I know the price of gold and silver coinage goes up because the price of gold and silver goes up. But what about other coins like copper and nickel? What drives the price of these up over the years? Every year price guides usually show increases, but what is the driving factor behind this increase? Do the price of coins go up because the price guide raised the price, or is there something else behind it?
Supply and demand are supposed to be the main drivers in determining a value of a given coin in one grade or another. But, when no one can explain why a trend (up or down) happens sometimes, and when everyone seems to agree that the popularity among collectors, financial situation, and supply remain relatively unchanged, the price suddenly shoots in one direction suddenly.
Oddly enough you would of thought that the rescission would of had an impact on prices, but it did not.

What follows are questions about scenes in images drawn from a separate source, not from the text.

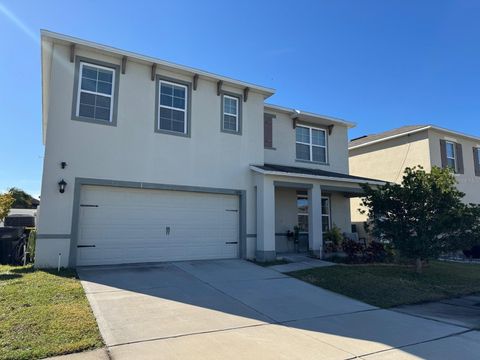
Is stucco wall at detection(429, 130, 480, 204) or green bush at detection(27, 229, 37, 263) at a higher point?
stucco wall at detection(429, 130, 480, 204)

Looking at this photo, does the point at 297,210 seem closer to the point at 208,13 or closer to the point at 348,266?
the point at 348,266

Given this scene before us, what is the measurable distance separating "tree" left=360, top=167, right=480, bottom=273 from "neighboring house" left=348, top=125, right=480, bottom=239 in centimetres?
907

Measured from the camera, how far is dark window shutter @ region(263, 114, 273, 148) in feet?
51.0

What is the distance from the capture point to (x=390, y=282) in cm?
1064

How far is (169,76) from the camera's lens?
498 inches

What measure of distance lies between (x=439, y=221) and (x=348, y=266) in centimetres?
324

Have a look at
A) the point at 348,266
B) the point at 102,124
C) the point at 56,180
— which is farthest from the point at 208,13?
the point at 348,266

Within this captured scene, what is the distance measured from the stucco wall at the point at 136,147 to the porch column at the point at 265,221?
478mm

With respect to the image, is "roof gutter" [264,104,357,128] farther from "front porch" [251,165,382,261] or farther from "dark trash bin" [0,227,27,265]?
"dark trash bin" [0,227,27,265]

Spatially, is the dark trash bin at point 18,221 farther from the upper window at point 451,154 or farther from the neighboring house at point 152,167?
the upper window at point 451,154

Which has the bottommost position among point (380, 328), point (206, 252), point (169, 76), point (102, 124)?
point (380, 328)

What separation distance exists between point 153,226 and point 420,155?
15.8 m

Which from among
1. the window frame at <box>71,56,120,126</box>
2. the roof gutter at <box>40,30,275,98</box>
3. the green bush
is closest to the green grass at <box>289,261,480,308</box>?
the roof gutter at <box>40,30,275,98</box>

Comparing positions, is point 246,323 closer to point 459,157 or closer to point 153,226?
point 153,226
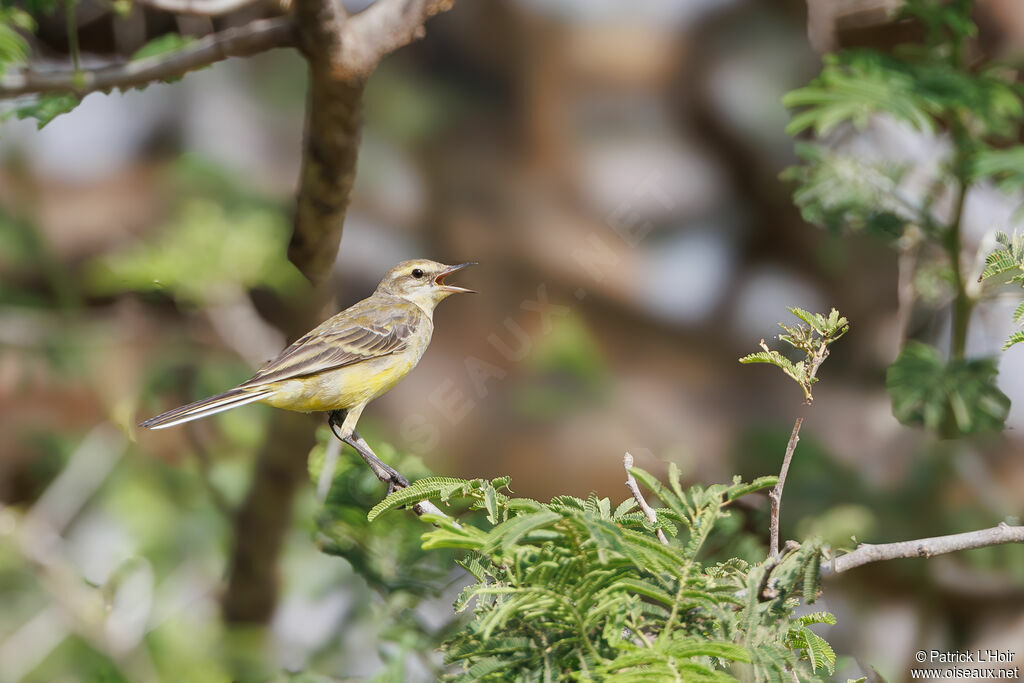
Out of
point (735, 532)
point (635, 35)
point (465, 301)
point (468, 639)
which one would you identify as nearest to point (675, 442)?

It did in some series lower grade key dates. Actually,lower grade coins in base metal series usually seem to follow the market pretty close. But, when investments across the board are doing bad, high grade key dates always seem to do well in a sour economy. I feel they are probably a better store of wealth than many investments in a recession such as this last one.
Collectable coins are recession proof, bullion is not. The rare coin market actually improved during years of economic strife. As far as what makes coin prices fluctuate, supply and demand plays a small role, but speculation plays the biggest part. As impossible as it is to predict, dealers and price guide printers have tried to predict trends in coins for as long as such things were sold, and 99% of the time they've been wrong. Prices in guides are often light years off due to this. Guy
That is something that I didn't consider, financial matters. During a weak economy where people aren't spending, prices for any type of collectable or non-necessity will go down. Of course that would be a factor when determining supply and demand. There are deals out there right now but people still overpay. The admin here has noted that the value of the coin is determined but what educated buyers are willing to pay for a coin. Auctions are no good because sometimes people are asleep, there are bidding wars, bidiots, and sometimes shill bids. Like the coin below, the lower guide for that coin is numismedia and they say its retail price is $7. I bought it for $1.29 with shipping shortly after a lot of bidiots were overpaying for all types of coins. They must have all fell asleep all at once. I got two more as well from the same seller also. If a few Redbook Rons where bidding, the coin below might sell for $10. These factors cause wild fluctuations in price.
You're still thinking of the price guide as something that sets the price of coins. It doesn't; it reports coin prices. You're reversing cause and effect.
Coin collecting had one of it's best periods of growth during the Great Depression. Seemingly trival things such as penny boards can have a big impact on history. The trival horse stirrup changed the mounted Knight from a dork to throw rocks at to someone who could whipe out half the village.
What makes the prices of coins increase? Assuming that question is valid, that the prices of coins do increase, then either a decrease in supply or an increase in demand, or a combination of both of the preceding is the cause of increased coin prices. Now, supply and demand are each a function of many, many factors. The question assumes the elements determinative of supply produce a net decrease, or vice versa for demand, or some functional combination producing increased prices. If true, then the above, simple analysis, is true.
What blows my mind is how much cheaper world coins compared to US coins. There may not be many collectors in the US but surely there are in other parts of the world. It almost makes me think that the prices of US collector coins are artificially high.
It probably just has to do with popularity. I bought some VG Barbers at melt. Now, the same shop I bought them at charges significantly more. Popularity can be regional, maybe Barbers are not popular around here. I did notice a higher price for low grade Morgans though. Maybe Morgans are more popular here.
Desirability. if an object (coin, art, car, antiques, etc.) with finite production is desirable the price increases.
I agree but believe that demand is the key factor. You can have a coin with very limited mintage (low supply) but if nobody wants it then price will stagnate or even decrease. However, you can have a coin with a high mintage (think 2001 silver buffalo commemorative) that many people desire and price can take off and stay at a high level. This is why I believe that the majority of limited mintage proof silver world bullion that has inundated the numismatic market will eventually be worth only spot silver. TC
Supply and demand do play a large part, particularly demand. but don't forget to factor in inflation as well. While the coin itself may see little change in actual value, the cost to buy and sell said coin will increase with the increase in the rate of inflation.